So Blaise Cronin also makes short shift of weblogs and Wikipedia.
Who am I to argue with the respected British dean of an American library school?
I’ll leave it to others, possibly including Tame the web, from which I got the story, and which credits “Skagirlie.”
For now, at least.
Not that weblogs need my defense–or that Cronin’s completely wrong, once his remarks are shorn of [over]generalization.
Update: Since I don’t use emoticons and lots of readers skim over text pretty quickly, I suspect some people may misinterpret this post. Sure, Cronin’s right about some blogs (I don’t think there’s anything negative you could say about blogs and not be on the money for some of them)–but I take his overall comment just as seriously as I did Michael Gorman’s, except that I can’t be spurred to start a blog, since I’ve already done that.
I see the battle has begun here and there. Fun to watch, but I’ll let the MLS-holders comment on the SLIS dean’s silly article.
I really, truly can’t think of much to say. Except that I’m glad our SLIS director isn’t a raving ja — er, sorry.
Okay, I lied. I can think of something to say; it just takes a better rhetorician than I to say it correctly and back it up. There’s a valuing of certain sorts of text over certain other sorts of text here that tends to upset me. “Domestic” writing, “everyday” writing, casual or non-professional writing is consistently what’s getting slagged. I don’t even see much allowance for the relative competence of the writing. If it’s domestic, it’s bad.

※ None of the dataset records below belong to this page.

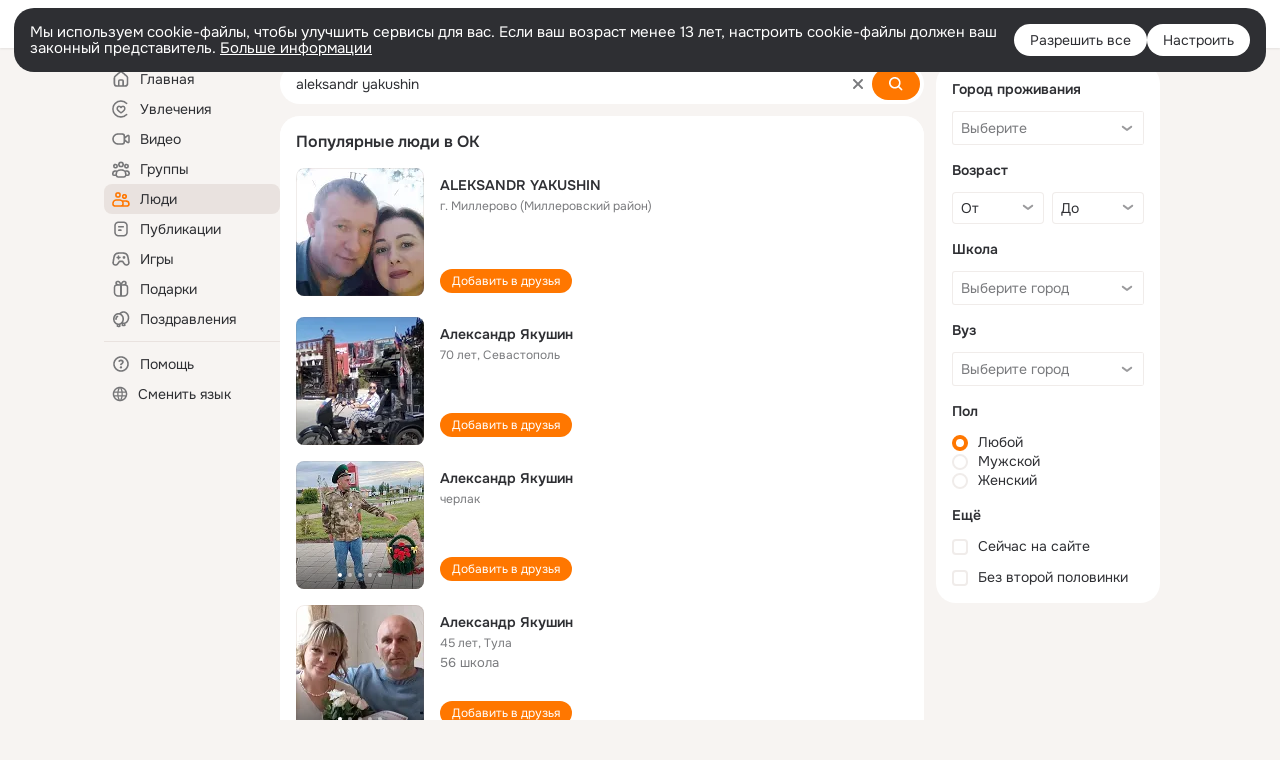

--- FILE ---
content_type: application/javascript; charset=utf-8
request_url: https://st-ok.cdn-vk.ru/res/js/YandexMetricService_kxbdx7b3.js
body_size: 801
content:
define(["OK/metrics/Service","OK/metrics/utils","OK/StatLogger","OK/logger"],function(a,O,m,S){
var f = {};"use strict";function _(e){if(e===void 0){throw new ReferenceError("this hasn't been initialised - super() hasn't been called")}return e}function l(e,t,n){t=o(t);return v(e,u()?Reflect.construct(t,n||[],o(e).constructor):t.apply(e,n))}function y(e,t){if(!(e instanceof t)){throw new TypeError("Cannot call a class as a function")}}function p(e,t){for(var n=0;n<t.length;n++){var r=t[n];r.enumerable=r.enumerable||false;r.configurable=true;if("value"in r)r.writable=true;Object.defineProperty(e,r.key,r)}}function s(e,t,n){if(t)p(e.prototype,t);return e}function o(e){o=Object.setPrototypeOf?Object.getPrototypeOf:function t(n){return n.__proto__||Object.getPrototypeOf(n)};return o(e)}function g(e,t){if(typeof t!=="function"&&t!==null){throw new TypeError("Super expression must either be null or a function")}e.prototype=Object.create(t&&t.prototype,{constructor:{value:e,writable:true,configurable:true}});if(t)c(e,t)}function v(e,t){if(t&&(h(t)==="object"||typeof t==="function")){return t}return _(e)}function c(e,t){c=Object.setPrototypeOf||function n(r,i){r.__proto__=i;return r};return c(e,t)}function h(e){"@swc/helpers - typeof";return e&&typeof Symbol!=="undefined"&&e.constructor===Symbol?"symbol":typeof e}function u(){try{var e=!Boolean.prototype.valueOf.call(Reflect.construct(Boolean,[],function(){}))}catch(t){}return(u=function(){return!!e})()}var b=function(e){g(t,e);function t(){y(this,t);var n;n=l(this,t,arguments);n.serviceName="ya-metrics";n.getId=function(){return window.ymCounterId};n.getLogFunc=function(){return window.ym};return n}s(t,[{key:"sendGoalEvent",value:function n(r,i){this.sendEvent(this.getId(),"reachGoal",r,i)}}]);return t}(a.AService);var w=new b;f.yandexMetricService=w
return f;
});
//# sourceMappingURL=YandexMetricService_kxbdx7b3.js.map
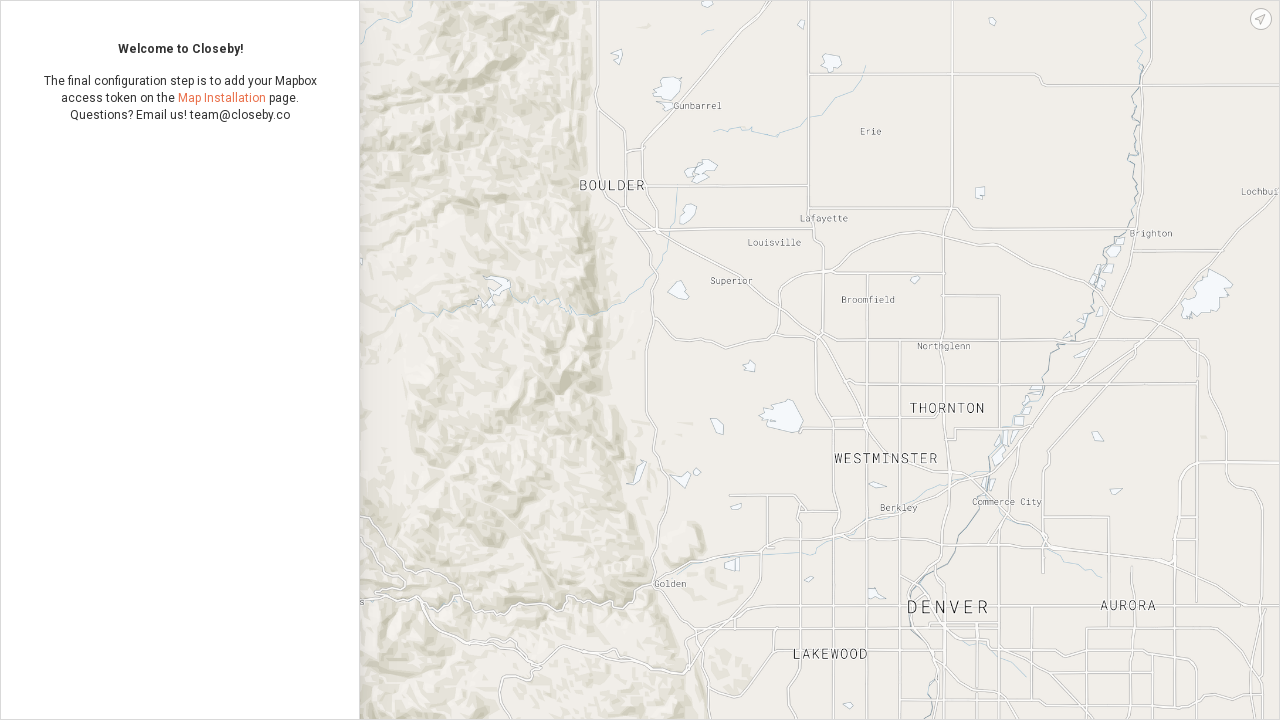

--- FILE ---
content_type: text/html; charset=utf-8
request_url: https://www.closeby.co/embed/517a67999eecc57f6c25a7a370a3d6c8?category=NSW
body_size: 1680
content:
<!DOCTYPE html>
<html>
  <head>
    <title>Closeby Locator Map</title>
<link rel="stylesheet" media="all" href="/assets/application_embed-730241f27adb7677384255a1d44995a4827471024e2c075b2400130b5d6f529e.css" />
<script src="/packs/js/runtime-60e7efb8345630e91961.js" defer="defer"></script>
<script src="/packs/js/952-411ea532d48640368f0a.js" defer="defer"></script>
<script src="/packs/js/588-138316baec940973fa23.js" defer="defer"></script>
<script src="/packs/js/embed-160e21e1ff2056b91178.js" defer="defer"></script>
<script src="https://maps.googleapis.com/maps/api/js?key=AIzaSyA8CNhd_ypRBk2lCE-fGlaglgGrzppsYCk&libraries=places&callback=Function.prototype"></script>
<link href="https://fonts.googleapis.com/css?family=Roboto:300,400,400i,700" rel="stylesheet">
<link href='https://api.mapbox.com/mapbox-gl-js/v1.6.1/mapbox-gl.css' rel='stylesheet' />
<style>
  html, body {
    margin: 0;
    padding: 0;
    background: transparent;
  }



  /* Themed colors */

  .closeby-locations-filter.active {
    background: #ea704b !important;
    border-color: #ea704b !important;
  }

  .closeby-locations-filter-dropdown__option--is-focused, .closeby-locations-filter-dropdown__option--is-active {
    background-color: #ea704b12 !important;
  }

  .closeby-locations-filter-dropdown__option--is-selected {
    background-color: #ea704b !important;
  }

  .closeby-locations-filters-selected-icon g, .closeby-locations-filters-selected-icon path {
    fill: #ea704b !important;
  }

  .closeby-location-description a,
  .closeby-location-description a:visited,
  .closeby-location-description a:focus,
  .closeby-location-description a:hover,
  .closeby-location-description a:active {
    color: #ea704b !important;
  }

  .closeby-location-description-link {
    color: #ea704b !important;
  }

  .closeby-location-action-full-btn.button_rounded_style {
    color: #ea704b !important;
    border-color: #ea704b !important;
  }

  .closeby-location-action-full-btn.button_rounded_style .closeby-location-details-full-btn-icon g,
  .closeby-location-action-full-btn.button_rounded_style .closeby-location-details-full-btn-icon path {
    fill: #ea704b !important;
  }

  .closeby-location-action-full-btn.button_rectangular_sharp_style {
    background: #ea704b !important;
    border-color: #ea704b !important;
  }

  .closeby-location-action-full-btn.button_rectangular_rounded_style {
    background: #ea704b !important;
    border-color: #ea704b !important;
  }

  .closeby-location-action-full-btn.button_rectangular_sharp_style .closeby-location-details-full-btn-icon g,
  .closeby-location-action-full-btn.button_rectangular_sharp_style .closeby-location-details-full-btn-icon path,
  .closeby-location-action-full-btn.button_rectangular_rounded_style .closeby-location-details-full-btn-icon g,
  .closeby-location-action-full-btn.button_rectangular_rounded_style .closeby-location-details-full-btn-icon path {
    fill: white !important;
  }

  .closeby-location-action-btn {
    color: #ea704b !important;
  }

  .closeby-location-details-btn-icon g, .closeby-location-details-btn-icon path {
    fill: #ea704b !important;
  }

  .closeby-popup-header {
    background: #ea704b !important;
  }

  .closeby-map-refresh-results {
    color: #ea704b !important;
  }

  .geosuggest__item.geosuggest__item--active {
    color: #ea704b !important;
    background: #ea704b0A;
  }

  .closeby-map-refresh-results-icon g {
    fill: #ea704b !important;
  }

  .closeby-locations-empty-notice-link, .closeby-locations-empty-notice a {
    color: #ea704b !important;
  }

  /* Mobile theming colors */

  .closeby-mobile-locations-list-toggle {
    color: #ea704b !important;
  }

  /* Themed additional colors */















</style>


    <script src="/packs/js/runtime-60e7efb8345630e91961.js" data-turbo-track="reload" defer="defer"></script>
<script src="/packs/js/952-411ea532d48640368f0a.js" data-turbo-track="reload" defer="defer"></script>
<script src="/packs/js/254-3636a4b65625b0e46110.js" data-turbo-track="reload" defer="defer"></script>
<script src="/packs/js/588-138316baec940973fa23.js" data-turbo-track="reload" defer="defer"></script>
<script src="/packs/js/application-657292190b5cec1594d2.js" data-turbo-track="reload" defer="defer"></script>
    <link rel="stylesheet" media="screen" href="/packs/css/application-f7181a6d.css" data-turbo-track="reload" />
      <meta name="robots" content="noindex">
  </head>
  
  <body class="">
    <div data-react-class="EmbedOverlay" data-react-props="{&quot;autoRefresh&quot;:false,&quot;buttonSetting&quot;:&quot;always_show_directions&quot;,&quot;buttonStyle&quot;:&quot;button_rounded&quot;,&quot;categoryColorsEnabled&quot;:false,&quot;categoryImagesEnabled&quot;:false,&quot;categoryLocationImagesEnabled&quot;:false,&quot;categoryColors&quot;:[{&quot;id&quot;:1336,&quot;created_at&quot;:&quot;2020-06-11T01:54:37.485Z&quot;,&quot;updated_at&quot;:&quot;2020-10-12T15:50:40.907Z&quot;,&quot;company_id&quot;:326,&quot;name&quot;:&quot;NSW&quot;,&quot;color&quot;:&quot;#ea704b&quot;,&quot;marker_background_url&quot;:null,&quot;location_image&quot;:null},{&quot;name&quot;:&quot;defaultCloseBy&quot;,&quot;color&quot;:&quot;#ea704b&quot;}],&quot;defaultPosition&quot;:&quot;viewport&quot;,&quot;defaultViewport&quot;:{&quot;sw&quot;:{&quot;lat&quot;:-51.66332320000001,&quot;lng&quot;:100.09110720000001},&quot;ne&quot;:{&quot;lat&quot;:-0.6911343999999999,&quot;lng&quot;:166.74291670000002}},&quot;enableLocationCluster&quot;:false,&quot;enableSingleFingerScroll&quot;:false,&quot;hideLocationCategories&quot;:false,&quot;hoursFormat&quot;:&quot;format_12_hours&quot;,&quot;imageDisplayMode&quot;:&quot;crop_4_3&quot;,&quot;listStyle&quot;:&quot;standard_list_style&quot;,&quot;locationDetailPreference&quot;:&quot;details_hours_first&quot;,&quot;markerBackgroundUrl&quot;:null,&quot;markerStyle&quot;:&quot;marker_default&quot;,&quot;mobileStyle&quot;:&quot;mobile_map_list_style&quot;,&quot;openAsNewTab&quot;:false,&quot;primaryColor&quot;:&quot;#ea704b&quot;,&quot;scrollZoomEnabled&quot;:true,&quot;showFilters&quot;:true,&quot;showFullscreen&quot;:false,&quot;showResultsSummary&quot;:true,&quot;style&quot;:&quot;mapbox://styles/mapbox/streets-v10&quot;,&quot;suggestionType&quot;:&quot;suggestion_include_zip&quot;,&quot;locationDefaultImage&quot;:null,&quot;categoryRestriction&quot;:&quot;NSW&quot;,&quot;defaultLocationId&quot;:null,&quot;delinquent&quot;:true,&quot;doesMapGeolocate&quot;:false,&quot;googleAnalyticsId&quot;:null,&quot;mapKey&quot;:&quot;517a67999eecc57f6c25a7a370a3d6c8&quot;,&quot;mapboxClientKey&quot;:&quot;pk.eyJ1IjoiY2xvc2VieSIsImEiOiJjamdoaW11ajQwYWhlMzNsa2Y2YmpkbGYzIn0.7HHkZS2UbUnQLVIaSTB84g&quot;,&quot;pageEmbed&quot;:true,&quot;responsiveMobileHeight&quot;:false,&quot;suggestionCountries&quot;:[],&quot;text_overrides&quot;:{},&quot;specificLocation&quot;:null}"></div>
  </body>
</html>
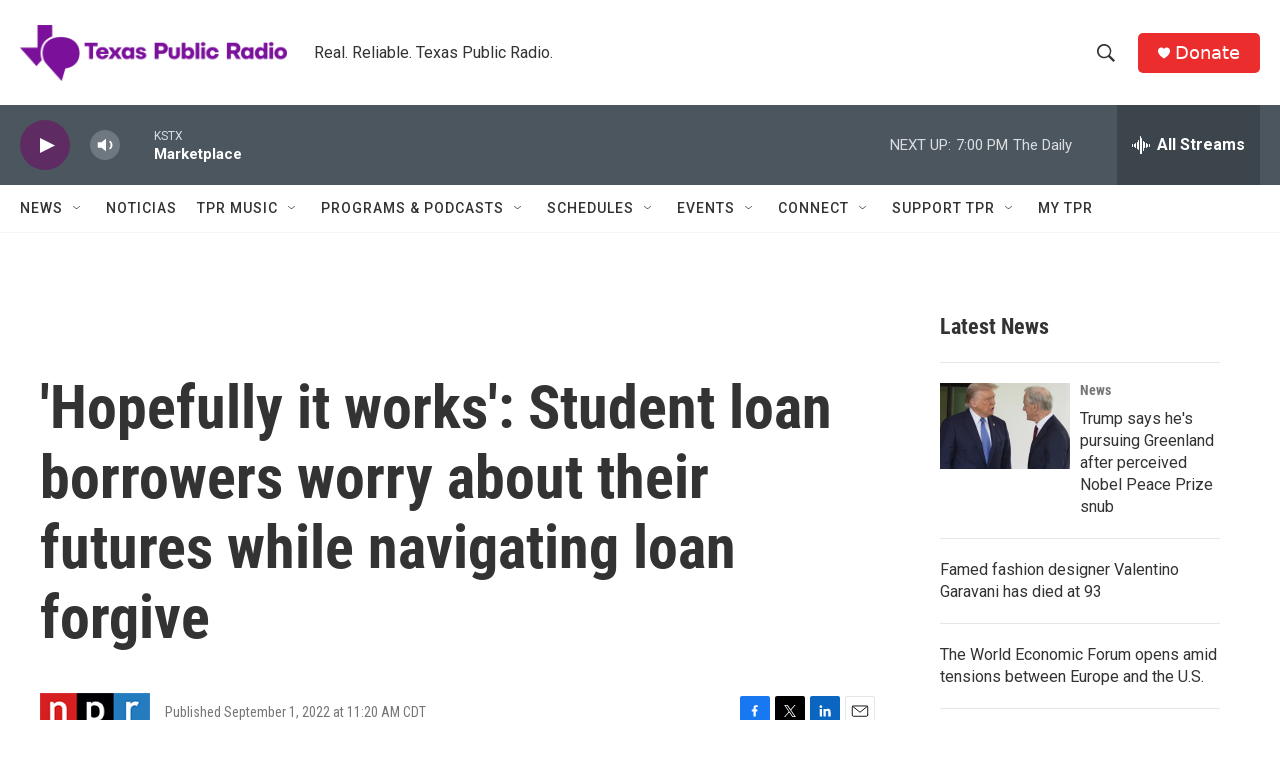

--- FILE ---
content_type: text/html; charset=utf-8
request_url: https://www.google.com/recaptcha/api2/aframe
body_size: 267
content:
<!DOCTYPE HTML><html><head><meta http-equiv="content-type" content="text/html; charset=UTF-8"></head><body><script nonce="vHfMuVL_bAyxQddUQUb68A">/** Anti-fraud and anti-abuse applications only. See google.com/recaptcha */ try{var clients={'sodar':'https://pagead2.googlesyndication.com/pagead/sodar?'};window.addEventListener("message",function(a){try{if(a.source===window.parent){var b=JSON.parse(a.data);var c=clients[b['id']];if(c){var d=document.createElement('img');d.src=c+b['params']+'&rc='+(localStorage.getItem("rc::a")?sessionStorage.getItem("rc::b"):"");window.document.body.appendChild(d);sessionStorage.setItem("rc::e",parseInt(sessionStorage.getItem("rc::e")||0)+1);localStorage.setItem("rc::h",'1768869627165');}}}catch(b){}});window.parent.postMessage("_grecaptcha_ready", "*");}catch(b){}</script></body></html>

I can’t find it in my heart to think it coincidence that much of the slagged writing is coded as women’s writing, even when men do it too. (The counterpoint to this argument, I admit, is that the other common coding is as young people’s writing.)
What are the Gormans and Cronins afraid of? That somebody might actually listen to a GIRL, instead of Their High Mightinesses? Heaven forfend.
Maybe it’s no coincidence that our SLIS director isn’t a raving you-know-what. She is, after all, a she.
Cronin is Coulter’s more lady-like twin and from her has learned that bluster and barbs get attention when one has nothing else to say. The former has laid out his misogyny quite clearly in Library Journal: “The Dean’s List- Amazons R Us,”by Blaise Cronin.Oct 15, 2001.
Respected? Not by the public librarians in his own state. He is considered to have pretty much destroyed library education at IU in favor of “informatics”. We all cheered when he resigned. We still can’t figure out why they hired him back.
Hm. One wonders if this was a clumsy bid for Michael Gorman’s favor, in that case?